Pipeline technology heals hard-to-reach aneurysms
Kristine Meyer is cherishing every moment after doctors eliminated a small aneurysm behind her eye and nose.
Kristine Meyer listens with pride as her 9-year-old son plays “This Little Light of Mine” on a small piano.
There was a time when she wasn’t sure she’d be around to hear him play, or to sit and color with her 6-year-old daughter.
But now she cherishes every moment.
More than a year ago, at 42, the commercial real estate broker was diagnosed with a small, hard-to-reach brain aneurysm, which she feared would burst while driving with her two children in the car.
She felt numbness in her arm, dizziness and was often off balance.
“My equilibrium was off. It wasn’t the norm for me. I was just not feeling right,” Meyer said. “I felt like something was wrong.”
A CT scan revealed a cerebral aneurysm that was small and in a difficult location behind her eye and nose. That made minimally invasive surgery a poor option. (Doctors sometimes use coils inside the aneurysm or clip the aneurysm with a tiny metal clip by surgically opening the skull.)
Luckily, she became the last patient to enroll in an international study led by Baptist Health neurosurgeons to treat small and medium-sized brain aneurysms.
In a November 2015 surgery, Ricardo Hanel, MD, PhD, neurovascular surgeon and director of the Baptist Neurological Institute at Baptist Medical Center Jacksonville, inserted a braided cylindrical mesh called a flow diverter through a vein in Meyer’s groin. Then he threaded the device through her body and up to her brain, to slow the flow of blood into the aneurysm and allow the diseased vessel to heal.
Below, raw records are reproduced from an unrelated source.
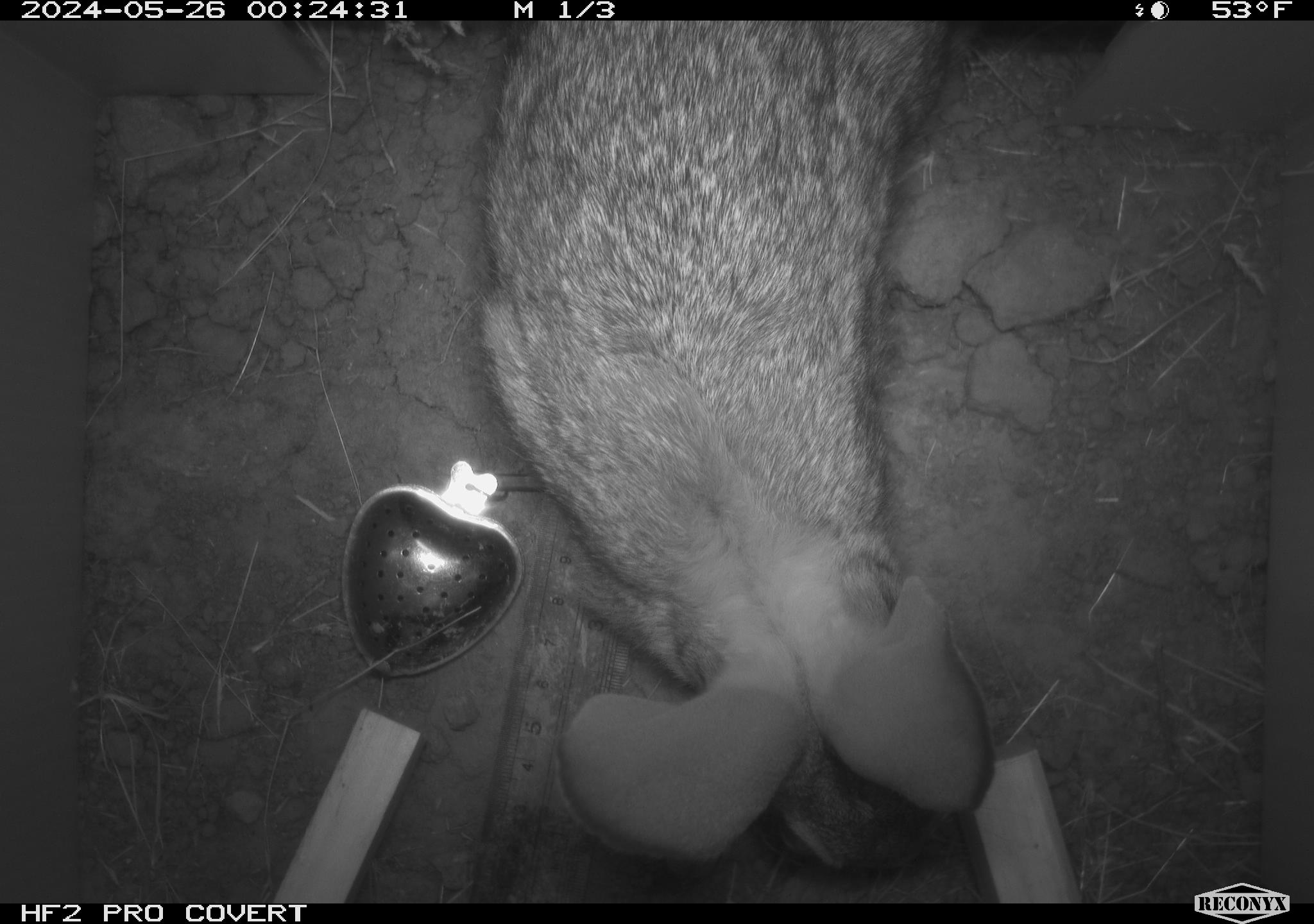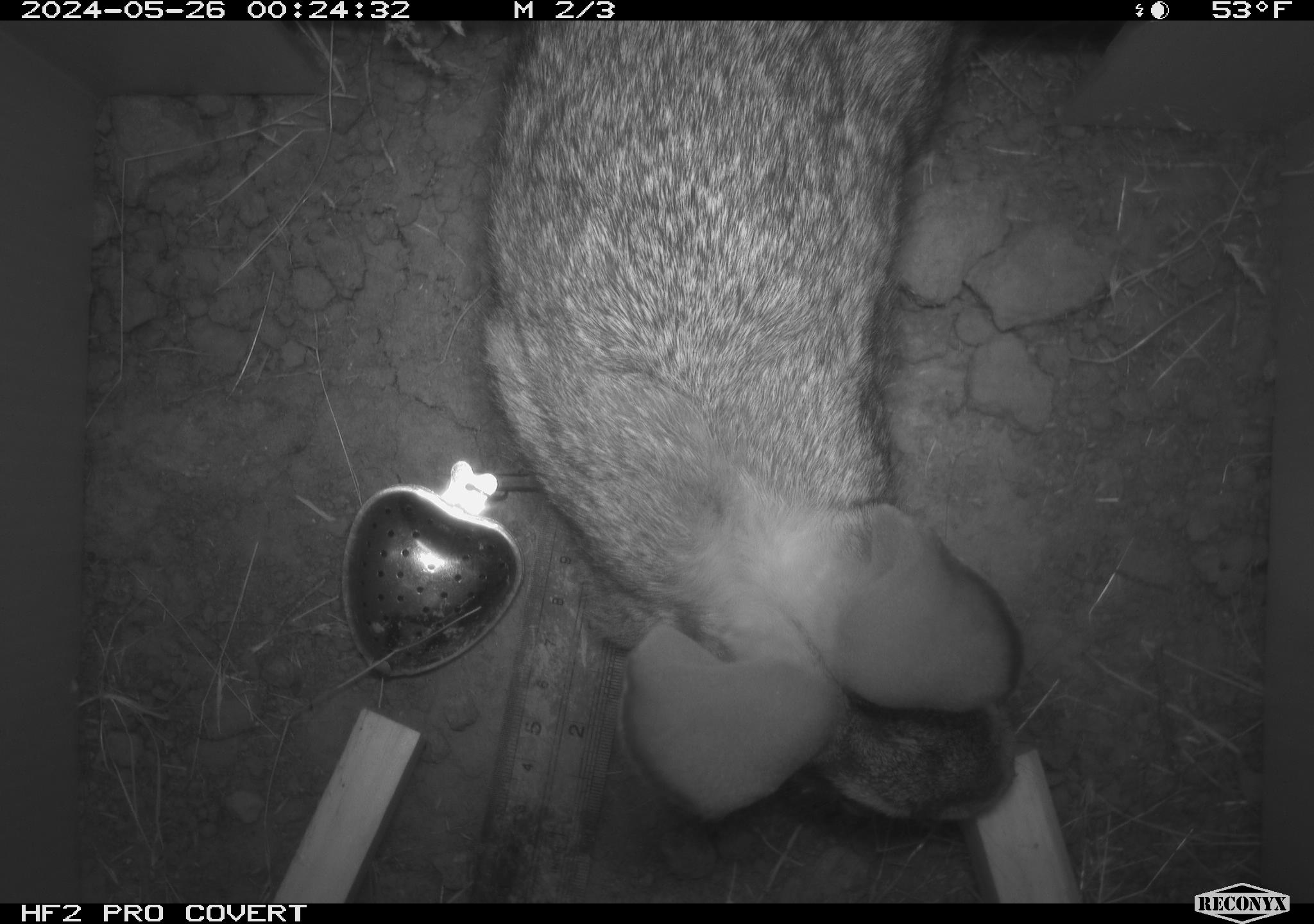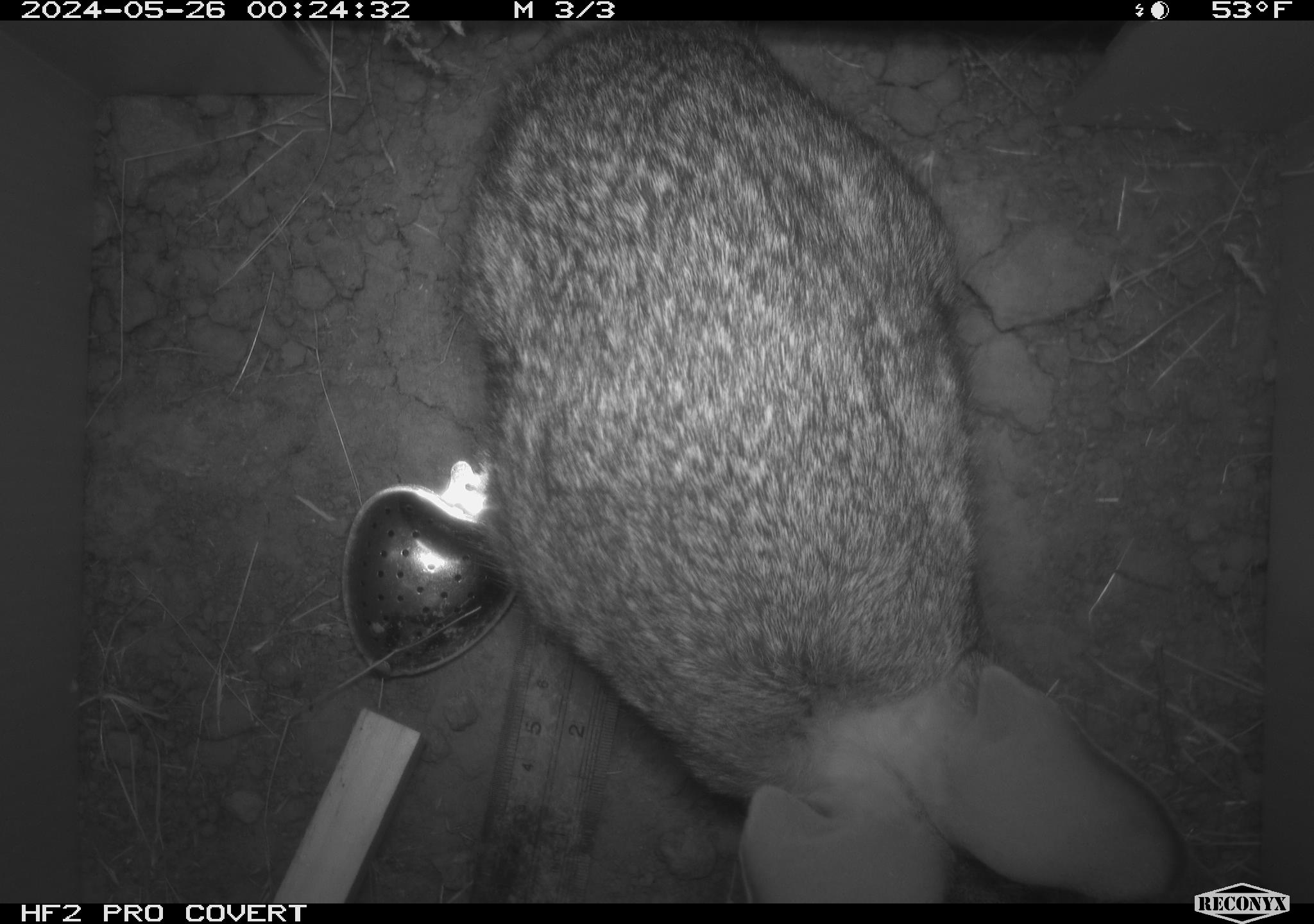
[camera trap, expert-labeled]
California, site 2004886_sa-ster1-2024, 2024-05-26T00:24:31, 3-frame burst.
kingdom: Animalia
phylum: Chordata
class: Mammalia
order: Lagomorpha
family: Leporidae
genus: Sylvilagus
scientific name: Sylvilagus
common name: cottontail rabbits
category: sylvilagus species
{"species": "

Meyer was home the next day and was back to work in two weeks.
Dr. Hanel, along with Eric Sauvageau, MD, neurovascular surgeon and director of the Baptist Stroke & Cerebrovascular Center, were co-authors and co-investigators of the study. Dr. Hanel presented their findings at the International Stroke Conference in Houston in February 2017.
Twenty-two sites in the United States and one in Canada participated in the study, which included 141 patients. Baptist Medical Center Jacksonville had 21 participants, the highest number enrolled, including Meyer.
The doctors found that a cylindrical “pipeline” used for treating large brain aneurysms is just as effective on smaller and sometimes harder to reach ones.
The Pipeline is currently approved by the U.S. Food and Drug Administration for adults with aneurysms greater than 12 mm.
The study found that a high rate of aneurysms were completely healed at the one-year follow up, with no cases of recurrence. These results were submitted to the FDA for review.
“This study shows the benefit of this breakthrough technology for smaller aneurysms and that patients can do well with these treatments,” Dr. Hanel said.
In her own follow-up visit, in October 2016, Dr. Hanel told Meyer that her aneurysm was gone after shrinking over time since the procedure.
“That was the best Thanksgiving gift I could have received,” Meyer said. “Not living with that constant fear and worry is an amazing thing.”
She’s now enjoying time with her husband, two children, family and friends.
“Nothing is holding us back,” she said. “We have fun camping and riding the jet skis and just being a normal busy family. We are appreciating every single blessing that has come our way and we are truly enjoying life more than ever now.”